* start *

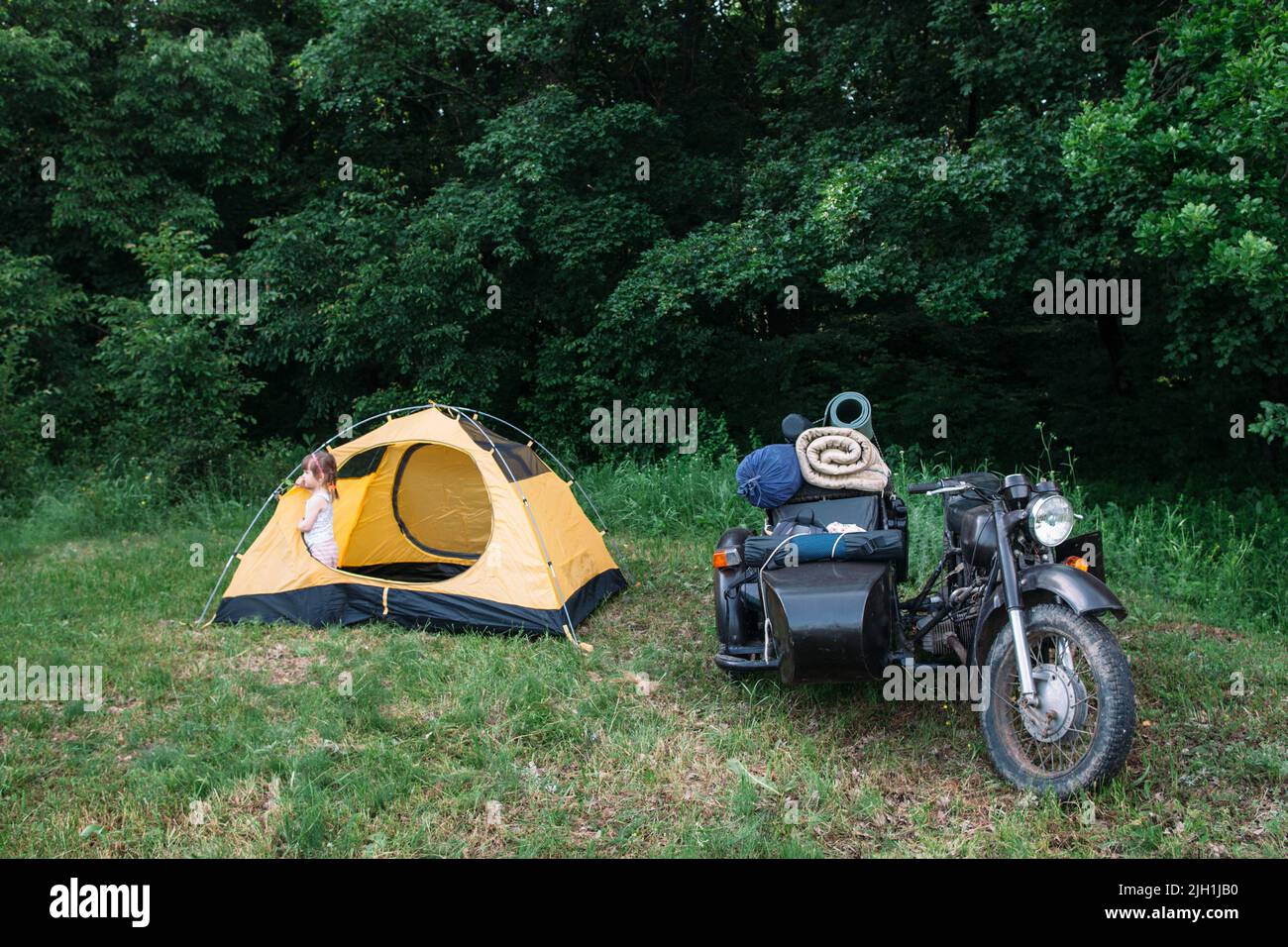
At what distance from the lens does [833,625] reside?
3.71 meters

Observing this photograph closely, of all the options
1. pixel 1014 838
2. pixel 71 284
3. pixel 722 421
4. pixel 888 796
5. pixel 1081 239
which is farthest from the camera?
pixel 71 284

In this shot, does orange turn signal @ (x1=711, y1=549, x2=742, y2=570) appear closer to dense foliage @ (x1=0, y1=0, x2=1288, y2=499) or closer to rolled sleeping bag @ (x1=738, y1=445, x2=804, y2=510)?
rolled sleeping bag @ (x1=738, y1=445, x2=804, y2=510)

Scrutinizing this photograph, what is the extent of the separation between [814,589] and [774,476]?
984 mm

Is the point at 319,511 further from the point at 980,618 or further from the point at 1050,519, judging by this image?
the point at 1050,519

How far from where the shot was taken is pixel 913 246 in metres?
8.86

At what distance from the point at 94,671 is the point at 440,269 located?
6704mm

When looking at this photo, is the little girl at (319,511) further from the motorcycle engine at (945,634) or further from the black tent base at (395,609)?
the motorcycle engine at (945,634)

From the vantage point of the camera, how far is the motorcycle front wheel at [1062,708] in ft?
10.6

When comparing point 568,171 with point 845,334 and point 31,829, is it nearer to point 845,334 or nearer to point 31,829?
point 845,334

* end *

## YOUR INSTRUCTIONS
Copy all of the items above word for word, leaving out the pictures.

## COMPLETE OUTPUT
At what distance from the lens does [833,625] reside?
3.71 meters

Observing this photograph closely, of all the options
1. pixel 1014 838
2. pixel 71 284
3. pixel 722 421
4. pixel 888 796
5. pixel 1081 239
which is farthest from the camera?
pixel 71 284

In this shot, does orange turn signal @ (x1=711, y1=549, x2=742, y2=570) appear closer to dense foliage @ (x1=0, y1=0, x2=1288, y2=499) or closer to rolled sleeping bag @ (x1=738, y1=445, x2=804, y2=510)?
rolled sleeping bag @ (x1=738, y1=445, x2=804, y2=510)

Scrutinizing this photograph, what is the extent of the separation between [814,589] and [774,476]?
984 mm

Is the point at 319,511 further from the point at 980,618 or further from the point at 1050,519, judging by this image?
the point at 1050,519

How far from where the shot was taken is pixel 913 246 in metres?
8.86

At what distance from the point at 94,671 is the point at 440,269 located?
6704mm

When looking at this photo, is the little girl at (319,511) further from the motorcycle engine at (945,634) or further from the black tent base at (395,609)?
the motorcycle engine at (945,634)

From the vantage point of the camera, how far is the motorcycle front wheel at [1062,708] in ft?
10.6

When comparing point 568,171 with point 845,334 and point 31,829, is it nearer to point 845,334 or nearer to point 31,829?
point 845,334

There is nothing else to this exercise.